Badger culling is in the news. Despite scientific evidence that culling will not work to prevent TB in cattle, and the opposition of wildlife trusts and the RSPCA, the government is pressing ahead with the support of the National Farmers Union.
Volunteers are going out by night to protect the setts as far as they can, and it occurred to me that there really ought to be a god of badgers for Pagans to appeal to.
A little bit of Googling brought up something interesting.
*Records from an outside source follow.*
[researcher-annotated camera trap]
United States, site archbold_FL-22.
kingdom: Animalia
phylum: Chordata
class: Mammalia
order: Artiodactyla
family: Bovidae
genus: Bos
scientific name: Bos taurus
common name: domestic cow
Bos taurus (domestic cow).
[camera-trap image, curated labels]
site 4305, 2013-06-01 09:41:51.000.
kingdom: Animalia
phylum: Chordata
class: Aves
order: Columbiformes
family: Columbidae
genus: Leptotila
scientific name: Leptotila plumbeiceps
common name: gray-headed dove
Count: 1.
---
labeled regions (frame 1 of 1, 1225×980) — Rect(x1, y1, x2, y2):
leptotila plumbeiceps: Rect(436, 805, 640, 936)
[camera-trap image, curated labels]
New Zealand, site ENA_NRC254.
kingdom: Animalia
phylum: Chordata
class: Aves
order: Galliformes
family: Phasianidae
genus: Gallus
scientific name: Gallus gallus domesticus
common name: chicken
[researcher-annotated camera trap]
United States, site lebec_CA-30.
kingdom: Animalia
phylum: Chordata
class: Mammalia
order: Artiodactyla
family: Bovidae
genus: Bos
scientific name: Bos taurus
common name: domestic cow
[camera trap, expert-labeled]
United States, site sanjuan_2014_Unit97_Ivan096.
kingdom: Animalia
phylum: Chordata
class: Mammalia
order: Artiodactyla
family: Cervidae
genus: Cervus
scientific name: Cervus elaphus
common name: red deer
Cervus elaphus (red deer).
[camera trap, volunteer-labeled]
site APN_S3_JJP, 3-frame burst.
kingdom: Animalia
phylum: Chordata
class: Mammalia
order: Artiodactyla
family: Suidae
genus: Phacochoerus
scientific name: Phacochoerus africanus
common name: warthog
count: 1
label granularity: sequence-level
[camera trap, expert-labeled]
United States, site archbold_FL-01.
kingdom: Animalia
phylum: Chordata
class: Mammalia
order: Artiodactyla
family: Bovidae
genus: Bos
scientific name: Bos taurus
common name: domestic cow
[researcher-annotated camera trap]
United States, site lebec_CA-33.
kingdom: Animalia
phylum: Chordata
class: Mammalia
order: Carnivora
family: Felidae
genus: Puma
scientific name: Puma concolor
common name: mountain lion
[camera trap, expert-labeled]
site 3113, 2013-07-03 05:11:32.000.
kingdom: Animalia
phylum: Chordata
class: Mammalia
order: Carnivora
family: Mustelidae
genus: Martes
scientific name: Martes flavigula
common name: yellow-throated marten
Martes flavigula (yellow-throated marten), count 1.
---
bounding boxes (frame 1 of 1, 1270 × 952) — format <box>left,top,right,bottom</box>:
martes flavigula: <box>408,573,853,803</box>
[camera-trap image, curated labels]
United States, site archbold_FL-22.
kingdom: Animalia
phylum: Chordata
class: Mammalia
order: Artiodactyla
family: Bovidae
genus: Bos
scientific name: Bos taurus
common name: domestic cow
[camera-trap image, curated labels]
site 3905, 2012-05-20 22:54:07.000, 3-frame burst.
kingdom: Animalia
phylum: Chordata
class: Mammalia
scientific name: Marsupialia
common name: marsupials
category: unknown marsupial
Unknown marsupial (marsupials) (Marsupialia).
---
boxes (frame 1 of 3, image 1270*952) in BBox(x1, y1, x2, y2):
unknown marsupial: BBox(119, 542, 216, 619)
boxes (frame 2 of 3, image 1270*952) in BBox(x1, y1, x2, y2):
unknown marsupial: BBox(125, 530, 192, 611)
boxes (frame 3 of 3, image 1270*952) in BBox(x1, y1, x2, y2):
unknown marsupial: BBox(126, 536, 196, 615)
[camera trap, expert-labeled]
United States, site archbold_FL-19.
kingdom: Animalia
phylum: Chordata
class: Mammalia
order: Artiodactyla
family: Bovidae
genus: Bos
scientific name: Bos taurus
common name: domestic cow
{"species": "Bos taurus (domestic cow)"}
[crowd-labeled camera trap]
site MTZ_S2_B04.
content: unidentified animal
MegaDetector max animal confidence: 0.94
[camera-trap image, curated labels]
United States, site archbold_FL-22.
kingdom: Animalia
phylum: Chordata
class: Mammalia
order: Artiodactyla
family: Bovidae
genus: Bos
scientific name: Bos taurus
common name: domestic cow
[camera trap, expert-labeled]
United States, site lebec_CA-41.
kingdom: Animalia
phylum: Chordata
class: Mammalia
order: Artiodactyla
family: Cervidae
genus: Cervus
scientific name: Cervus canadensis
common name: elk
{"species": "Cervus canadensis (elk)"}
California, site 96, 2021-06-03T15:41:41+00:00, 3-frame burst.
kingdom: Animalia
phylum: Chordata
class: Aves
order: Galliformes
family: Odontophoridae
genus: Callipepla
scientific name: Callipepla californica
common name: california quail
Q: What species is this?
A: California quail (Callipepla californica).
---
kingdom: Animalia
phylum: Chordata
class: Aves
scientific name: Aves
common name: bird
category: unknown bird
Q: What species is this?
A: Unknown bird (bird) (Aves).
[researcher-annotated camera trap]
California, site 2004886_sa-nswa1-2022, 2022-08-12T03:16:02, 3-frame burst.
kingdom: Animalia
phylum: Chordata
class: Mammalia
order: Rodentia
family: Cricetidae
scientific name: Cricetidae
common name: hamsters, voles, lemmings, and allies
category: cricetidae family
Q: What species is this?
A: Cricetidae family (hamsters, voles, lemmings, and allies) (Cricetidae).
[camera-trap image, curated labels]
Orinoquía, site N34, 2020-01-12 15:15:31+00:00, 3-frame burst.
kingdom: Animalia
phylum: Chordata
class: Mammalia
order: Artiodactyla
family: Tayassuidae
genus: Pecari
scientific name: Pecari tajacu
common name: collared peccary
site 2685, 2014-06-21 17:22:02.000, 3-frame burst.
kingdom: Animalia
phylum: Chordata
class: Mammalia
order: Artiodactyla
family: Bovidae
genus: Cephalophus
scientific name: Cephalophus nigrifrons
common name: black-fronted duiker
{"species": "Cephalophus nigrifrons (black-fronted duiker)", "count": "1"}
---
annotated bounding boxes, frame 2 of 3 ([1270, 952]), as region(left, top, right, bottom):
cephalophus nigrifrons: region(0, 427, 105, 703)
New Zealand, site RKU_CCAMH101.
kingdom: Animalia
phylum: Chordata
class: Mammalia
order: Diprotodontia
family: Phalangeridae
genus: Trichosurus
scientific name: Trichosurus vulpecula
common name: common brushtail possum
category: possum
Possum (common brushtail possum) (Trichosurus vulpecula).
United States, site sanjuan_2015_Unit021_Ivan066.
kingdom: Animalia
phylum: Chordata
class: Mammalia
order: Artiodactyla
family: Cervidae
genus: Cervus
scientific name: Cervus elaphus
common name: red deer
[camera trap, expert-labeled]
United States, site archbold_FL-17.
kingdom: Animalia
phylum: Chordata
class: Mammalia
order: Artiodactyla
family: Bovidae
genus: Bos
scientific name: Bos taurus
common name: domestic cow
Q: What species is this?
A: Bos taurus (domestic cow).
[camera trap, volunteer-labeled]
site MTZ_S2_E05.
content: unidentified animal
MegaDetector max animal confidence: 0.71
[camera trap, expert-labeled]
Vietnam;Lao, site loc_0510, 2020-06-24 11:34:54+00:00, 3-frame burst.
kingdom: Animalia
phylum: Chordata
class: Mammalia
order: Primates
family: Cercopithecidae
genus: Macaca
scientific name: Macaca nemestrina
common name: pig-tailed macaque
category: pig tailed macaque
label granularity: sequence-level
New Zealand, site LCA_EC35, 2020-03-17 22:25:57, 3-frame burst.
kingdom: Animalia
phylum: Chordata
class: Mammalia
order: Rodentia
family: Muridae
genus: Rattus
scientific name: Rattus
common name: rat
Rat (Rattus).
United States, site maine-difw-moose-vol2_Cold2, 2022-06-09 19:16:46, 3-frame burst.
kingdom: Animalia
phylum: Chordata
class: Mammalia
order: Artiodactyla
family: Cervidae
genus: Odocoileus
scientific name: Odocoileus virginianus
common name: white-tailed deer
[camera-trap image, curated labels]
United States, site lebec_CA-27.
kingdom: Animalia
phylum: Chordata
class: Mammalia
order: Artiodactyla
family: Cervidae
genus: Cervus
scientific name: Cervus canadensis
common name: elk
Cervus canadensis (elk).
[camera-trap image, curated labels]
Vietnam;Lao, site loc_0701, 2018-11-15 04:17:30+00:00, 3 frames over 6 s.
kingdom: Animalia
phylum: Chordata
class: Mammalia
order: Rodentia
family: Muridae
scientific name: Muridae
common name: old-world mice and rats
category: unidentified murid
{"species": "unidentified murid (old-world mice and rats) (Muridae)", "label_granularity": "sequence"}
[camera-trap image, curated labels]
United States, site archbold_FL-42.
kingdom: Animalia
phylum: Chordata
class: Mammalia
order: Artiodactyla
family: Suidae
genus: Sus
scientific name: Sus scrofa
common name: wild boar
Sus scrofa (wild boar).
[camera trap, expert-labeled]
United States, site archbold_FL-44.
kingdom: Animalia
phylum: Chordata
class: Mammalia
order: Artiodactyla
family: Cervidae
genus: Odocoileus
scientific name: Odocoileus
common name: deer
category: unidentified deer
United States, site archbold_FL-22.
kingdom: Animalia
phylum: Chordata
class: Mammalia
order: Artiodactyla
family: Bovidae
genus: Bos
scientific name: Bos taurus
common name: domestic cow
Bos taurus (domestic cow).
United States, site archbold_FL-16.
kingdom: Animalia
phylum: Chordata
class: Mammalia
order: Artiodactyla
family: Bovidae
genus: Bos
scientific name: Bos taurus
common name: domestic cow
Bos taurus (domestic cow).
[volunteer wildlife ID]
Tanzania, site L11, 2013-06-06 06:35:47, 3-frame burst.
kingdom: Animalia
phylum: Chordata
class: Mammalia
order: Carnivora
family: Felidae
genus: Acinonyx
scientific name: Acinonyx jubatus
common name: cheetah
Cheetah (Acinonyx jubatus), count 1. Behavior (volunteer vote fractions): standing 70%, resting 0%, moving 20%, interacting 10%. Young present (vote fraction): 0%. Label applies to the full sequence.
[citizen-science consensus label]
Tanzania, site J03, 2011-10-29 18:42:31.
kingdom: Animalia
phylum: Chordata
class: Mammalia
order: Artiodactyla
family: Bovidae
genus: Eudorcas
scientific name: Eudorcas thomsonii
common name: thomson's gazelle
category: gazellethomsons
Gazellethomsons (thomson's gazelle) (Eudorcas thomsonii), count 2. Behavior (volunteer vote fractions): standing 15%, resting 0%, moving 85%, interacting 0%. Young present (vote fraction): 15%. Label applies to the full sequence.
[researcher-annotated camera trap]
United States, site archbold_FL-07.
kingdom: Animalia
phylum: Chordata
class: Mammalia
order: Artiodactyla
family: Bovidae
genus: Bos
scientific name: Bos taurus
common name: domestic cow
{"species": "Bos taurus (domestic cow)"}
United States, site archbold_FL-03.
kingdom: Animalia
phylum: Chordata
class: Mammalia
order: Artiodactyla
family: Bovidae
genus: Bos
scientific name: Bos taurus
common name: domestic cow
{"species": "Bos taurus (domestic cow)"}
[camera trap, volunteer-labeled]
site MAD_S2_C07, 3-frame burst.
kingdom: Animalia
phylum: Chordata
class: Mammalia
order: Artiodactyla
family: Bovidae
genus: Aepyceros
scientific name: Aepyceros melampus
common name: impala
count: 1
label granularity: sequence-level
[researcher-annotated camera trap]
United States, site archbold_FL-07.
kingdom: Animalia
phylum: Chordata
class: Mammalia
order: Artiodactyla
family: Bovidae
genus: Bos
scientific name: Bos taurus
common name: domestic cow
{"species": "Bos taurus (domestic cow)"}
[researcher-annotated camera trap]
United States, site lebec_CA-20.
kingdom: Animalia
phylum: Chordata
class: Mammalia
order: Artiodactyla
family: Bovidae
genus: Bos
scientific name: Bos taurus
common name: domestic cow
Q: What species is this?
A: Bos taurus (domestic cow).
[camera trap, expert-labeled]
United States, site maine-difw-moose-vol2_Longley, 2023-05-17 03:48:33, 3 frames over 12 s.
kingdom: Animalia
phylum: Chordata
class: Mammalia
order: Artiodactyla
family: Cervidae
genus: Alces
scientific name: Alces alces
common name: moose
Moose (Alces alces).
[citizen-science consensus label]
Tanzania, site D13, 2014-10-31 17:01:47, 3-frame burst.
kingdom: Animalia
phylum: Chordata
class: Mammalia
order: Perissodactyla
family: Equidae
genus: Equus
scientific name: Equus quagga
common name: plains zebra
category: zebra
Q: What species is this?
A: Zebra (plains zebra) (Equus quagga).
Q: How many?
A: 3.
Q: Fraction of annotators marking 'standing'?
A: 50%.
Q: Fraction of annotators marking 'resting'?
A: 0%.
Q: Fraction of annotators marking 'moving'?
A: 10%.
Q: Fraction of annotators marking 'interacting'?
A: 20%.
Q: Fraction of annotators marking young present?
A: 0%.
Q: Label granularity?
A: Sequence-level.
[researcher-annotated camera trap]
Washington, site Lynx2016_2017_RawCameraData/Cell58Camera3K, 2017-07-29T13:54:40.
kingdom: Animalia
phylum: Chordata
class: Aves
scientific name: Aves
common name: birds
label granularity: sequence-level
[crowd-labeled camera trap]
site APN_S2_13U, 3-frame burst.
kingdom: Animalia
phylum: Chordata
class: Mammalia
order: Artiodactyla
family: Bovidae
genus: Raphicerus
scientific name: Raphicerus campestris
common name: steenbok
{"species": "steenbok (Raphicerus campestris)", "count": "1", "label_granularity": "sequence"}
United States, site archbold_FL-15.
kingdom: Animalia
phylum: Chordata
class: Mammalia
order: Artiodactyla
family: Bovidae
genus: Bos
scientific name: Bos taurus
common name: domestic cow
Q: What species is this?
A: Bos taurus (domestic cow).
There is indeed a Gaulish badger god - at least, if the translation of Moritasgus really is Great Badger. It might also be Sea Badger, or "masses of sea water". There was a Romano-Gaulish shrine to Apollo Moritasgus at a place called Alesia in present day Burgundy. The Romans often tagged the name of one of their own gods onto a local deity, and since Apollo and Moritasgus were both associated with healing, it seems apt. There was a healing spring at the shrine, and excavations have turned up offerings of model parts of the body, much as you'd find today at Lourdes or other Catholic healing shrines. Alesia is nowhere near the sea, though, which makes me tend to favour the Badger translation of the name.
And then it gets even better, because Moritasgus's consort goddess is Damona - the Divine Cow.
Alesia became even more interesting when I dug a little further, too. It wasn't just the site of a healing shrine. Anyone who's read Asterix will be familiar with the name of the great Gaulish hero Vercingetorix. Alesia is the place where Julius Caesar defeated Vercingetorix in battle, and conquered Gaul (except for that one little village where Asterix lived, of course). It was, in fact, a huge siege, with the Romans throwing up vast earthworks to cut off the Gauls from their re-enforcements, and traces of these earthworks have been picked up by aerial photography There's a statue of Vercingetorix there now.